Quasi Universal Intergalactic Denomination

Unit
- Nickname: Quid

Demographics
- User(s): None

= Quasi Universal Intergalactic Denomination =

Proposed space currency by Travelex

The Quasi Universal Intergalactic Denomination (QUID) is a proposed "space currency" created as a viral marketing campaign launched by Travelex with the London-based public relations and advertising firm, talkPR. The full name is a backronym from 'quid', a slang term for the British pound. The campaign stated that Travelex was launching a new form of money for space tourists that had no sharp edges, was chemically inert, and had other advantages over paper money.

==The QUID==
After coming up with the idea of a space-money campaign, talkPR and Travelex contacted the National Space Centre, whose employees were presented with a number of mockups made by the campaign artists and were asked to select one.

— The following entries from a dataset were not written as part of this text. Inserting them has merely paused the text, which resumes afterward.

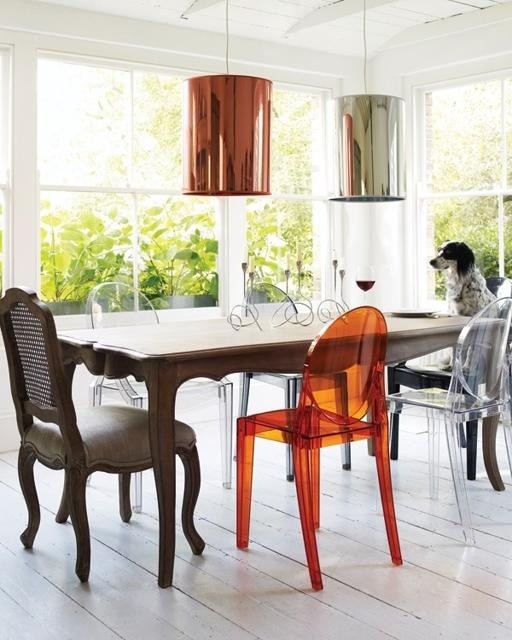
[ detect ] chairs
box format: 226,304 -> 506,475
239,284 -> 351,484
385,296 -> 511,545
235,305 -> 405,590
386,278 -> 511,482
0,277 -> 206,591
88,282 -> 234,514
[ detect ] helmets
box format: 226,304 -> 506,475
383,310 -> 437,317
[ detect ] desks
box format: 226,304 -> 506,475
58,311 -> 503,588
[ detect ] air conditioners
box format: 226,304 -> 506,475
428,238 -> 498,374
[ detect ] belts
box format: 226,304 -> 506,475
356,268 -> 376,306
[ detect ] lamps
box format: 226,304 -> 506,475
182,0 -> 272,195
328,0 -> 406,201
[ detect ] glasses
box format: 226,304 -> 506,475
328,0 -> 406,201
182,0 -> 272,195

The end result was a series of circular clear discs with colored centers, symbolizing the eight planets of the Solar System inside, and denominations ranging from 1 to 10. Each quid coin would have its own unique code number, similar to the serial number on paper currency, to allow tracking, and to prevent counterfeiting. Travelex stated it planned to work with the Bank of England to begin registering the QUID as possible legal currency in the future.

On October 5, 2007, a one-page press statement announcing the QUID was released and placed on the United Press International press release newswire. The campaign was launched in the midst of intense press coverage of the Virgin Galactic news. The story was picked up by major news agencies in the UK, and soon after, the US. Science magazines and technological blog writers weighed in on the topic, calling it "useless" and "nonsense", further spreading the story.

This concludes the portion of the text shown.